Upcoming fifth-generation (5G) networks need to support novel ultrareliable and low-latency (URLLC) traffic that utilizes short packets. This requires a paradigm shift as traditional communication systems are designed to transmit only long data packets based on Shannon’s capacity formula, which poses a challenge for system designers. To address this challenge, this article relies on an unmanned aerial vehicle (UAV) and a reconfigurable intelligent surface (RIS) to deliver short URLLC instruction packets between ground Internet-of-Things (IoT) devices. In this context, we perform passive beamforming of RIS antenna elements as well as nonlinear and nonconvex optimization to minimize the total decoding error rate and find the UAV’s optimal position and blocklength. In this article, a novel, polytope-based method from the class of direct search methods (DSMs) named Nelder–Mead simplex (NMS) is used to solve the optimization problem based on its computational efficiency; in terms of lesser number of required iterations to evaluate objective function.
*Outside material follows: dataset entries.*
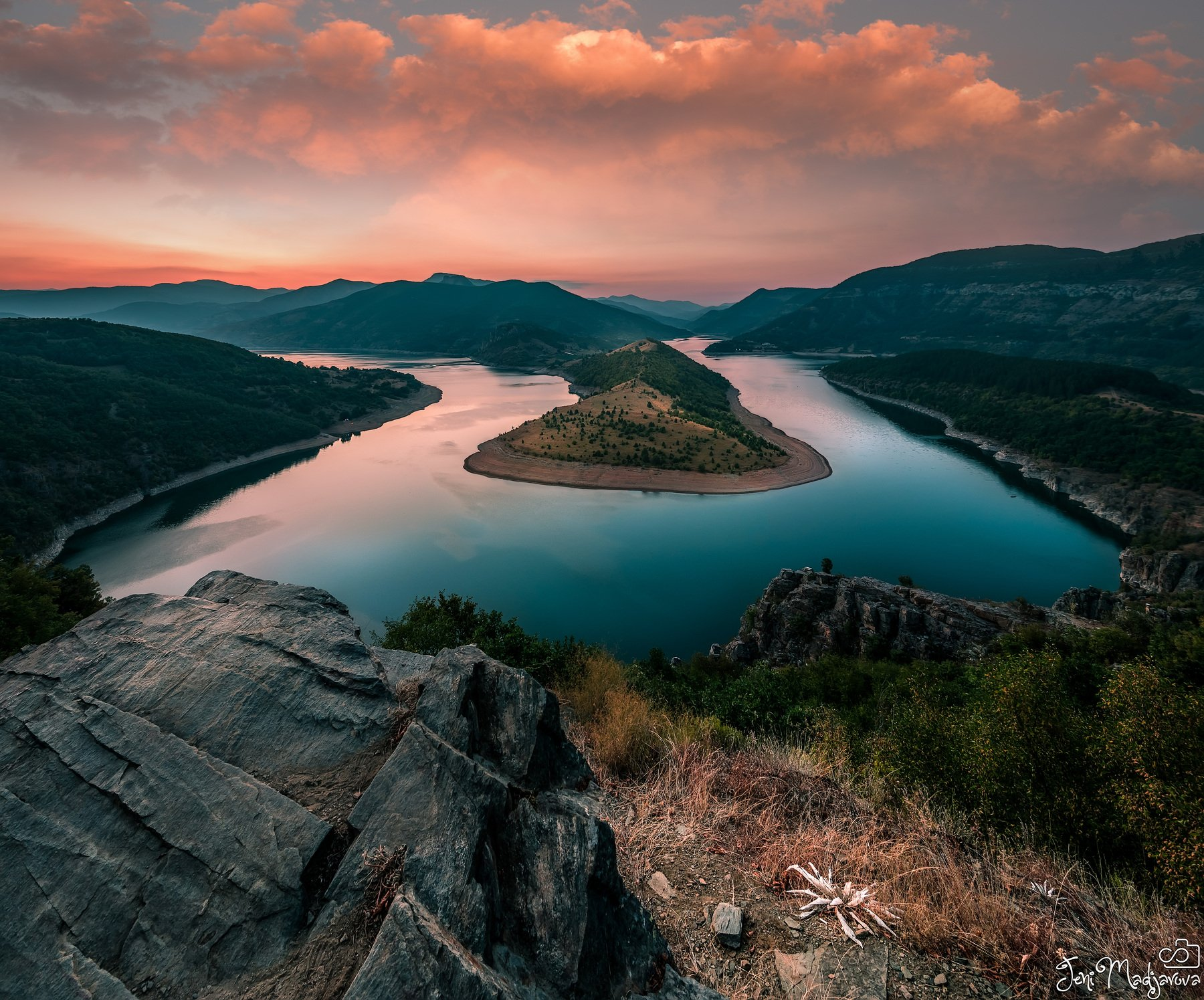 sunset, river, turn, sky, clouds, landscape, rock, tree, forest, mountain, Jeni Madjarova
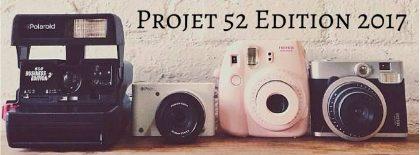 Projet photo…
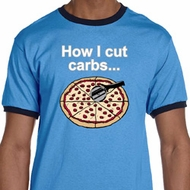 How I Cut Carbs Mens Ringer Shirt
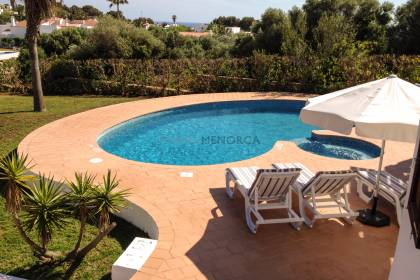 Villa with swimming pool in Binibeca Vell, Menorca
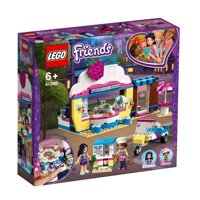 Mô Hình Lego Friends - Tiệm bánh Cupcake của Olivia 41366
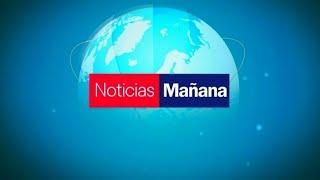 Noticias Mañana - 25/09/2020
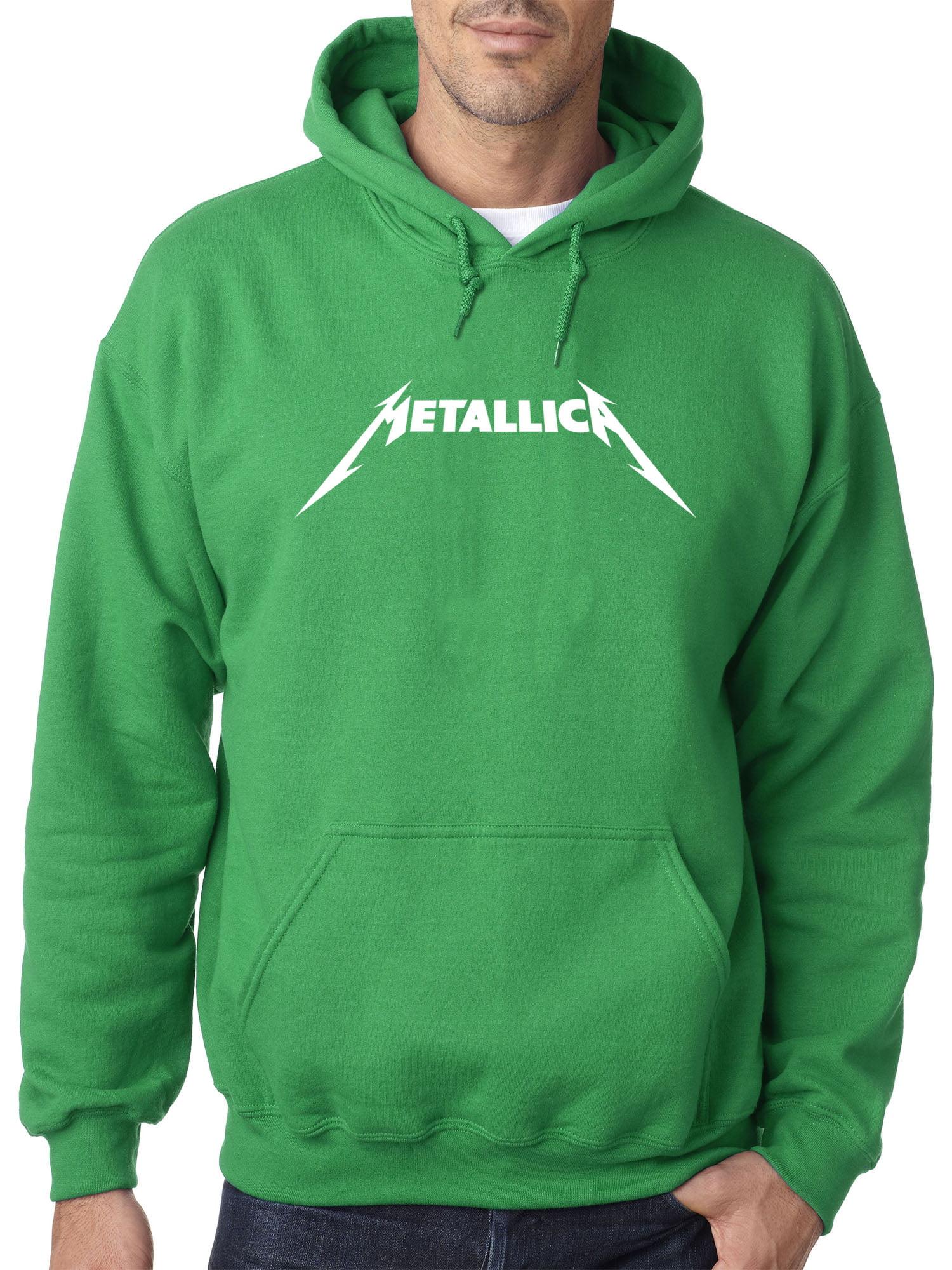 Metallica Metal Rock Band Logo Unisex Hoodie Adult Sizes S-XL Black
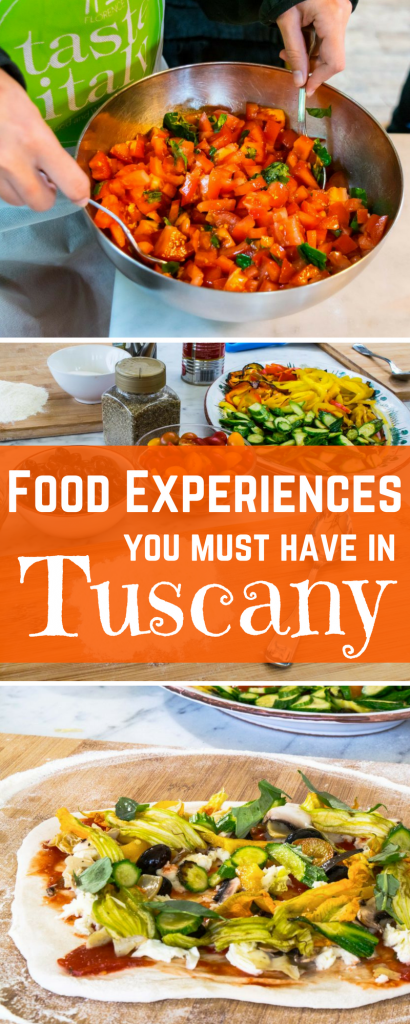 Things to Eat in Florence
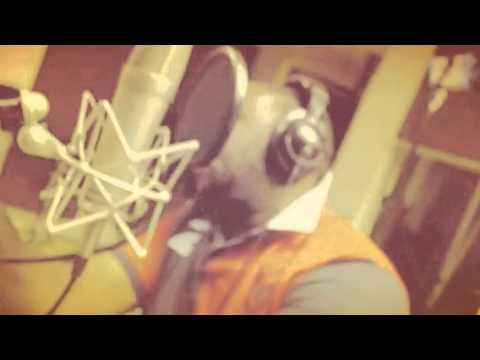 Mr.O - BLESS ME ft Tim Godfrey & Jedi (Studio Behind The Scene)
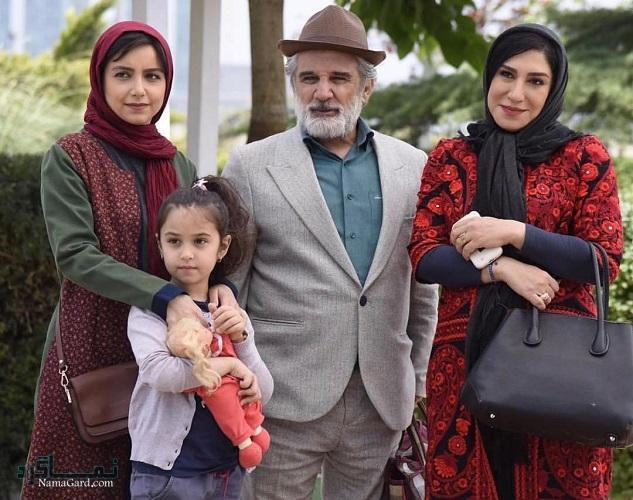 بیوگرافی مهدی هاشمی و همسرش + تصاویر دیدنی از آن ها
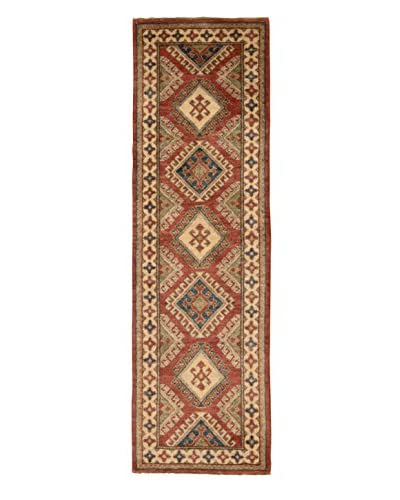 One-of-A-Kind Kazak Rug, Multi, 2 x 7' 6 Runner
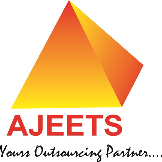 Ajeets Management & Manpower Consultancy Kenya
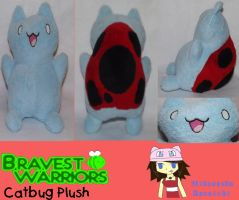 :Bravest Warriors: Catbug Plush by MiharutheKunoichi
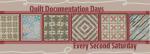 Quilt Documentation Day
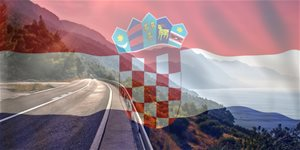 https://cdn.alza.cz/Foto/ImgGalery/Image/Article/cesta-do-chorvatska-2019.jpg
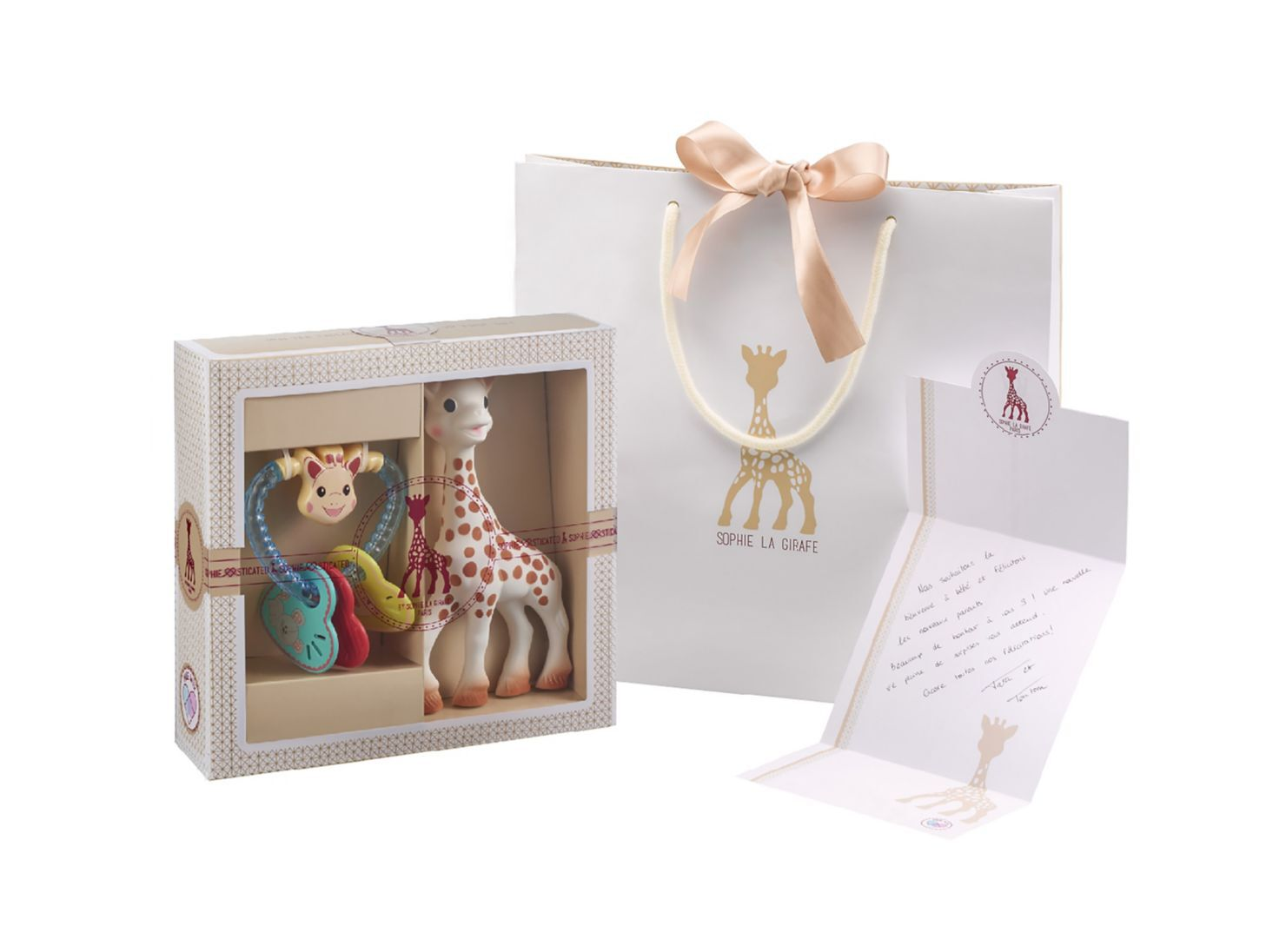 La Girafe Set JirafaCascabel Tarjeta En Regalo Sophie Juguetes H9IEYDW2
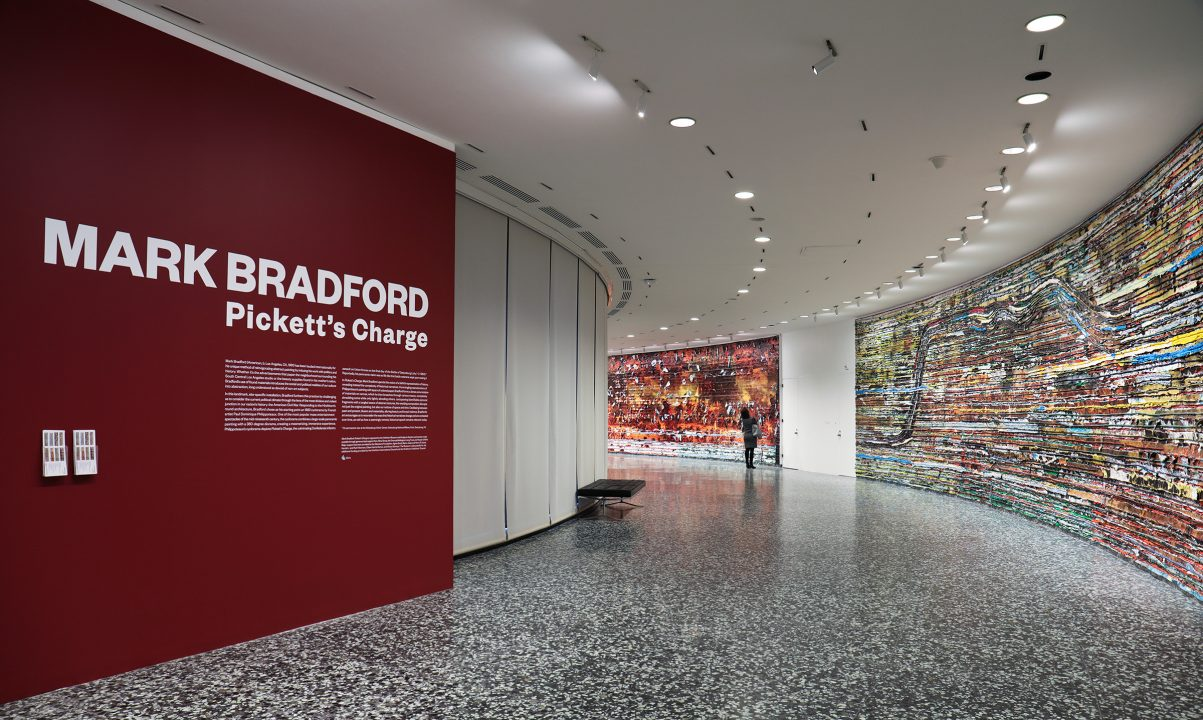 Installation view of Mark Bradford: Pickett's Charge at the Hirshhorn Museum and Sculpture Garden, 2017. Courtesy of the artist and Hauser & Wirth. Photo: Cathy Carver.
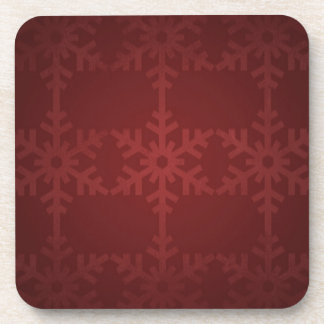Red christmas snowflake pattern coaster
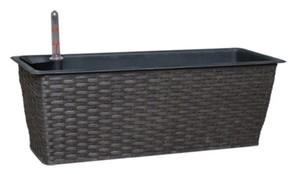 TrendLine Balkonkasten ,  49 x 18 x 16 cm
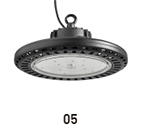 Campana-Industrial-LED-05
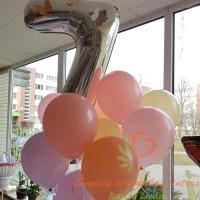 Sidabrinis skaičius balionų puokštė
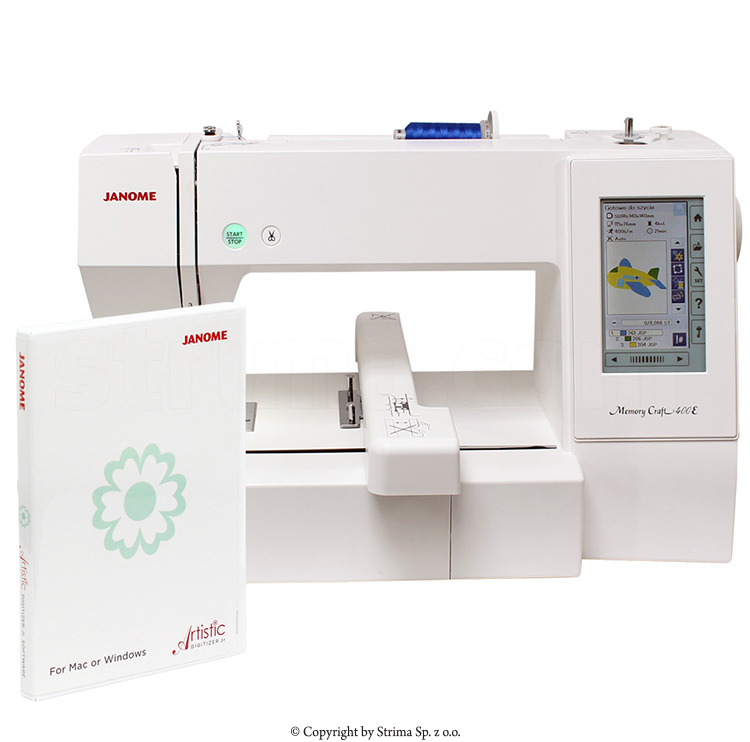JANOME MEMORY CRAFT 400E JR SET - Computerized embroidery machine - set with embroidery design software JANOME DIGITIZER JR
The proposed approach yields better convergence performance than the traditional gradient-descent optimization algorithm and a lower computation time and equivalent performance for the blocklength variable as the exhaustive search. Moreover, the proposed approach allows ultrahigh reliability, which can be attained by increasing the number of antenna elements in RIS as well as increasing the allocated blocklengths. Simulations demonstrate the RIS’s performance gain and conclusively show that the UAV’s position is crucial for achieving ultrahigh reliability in short packet transmission.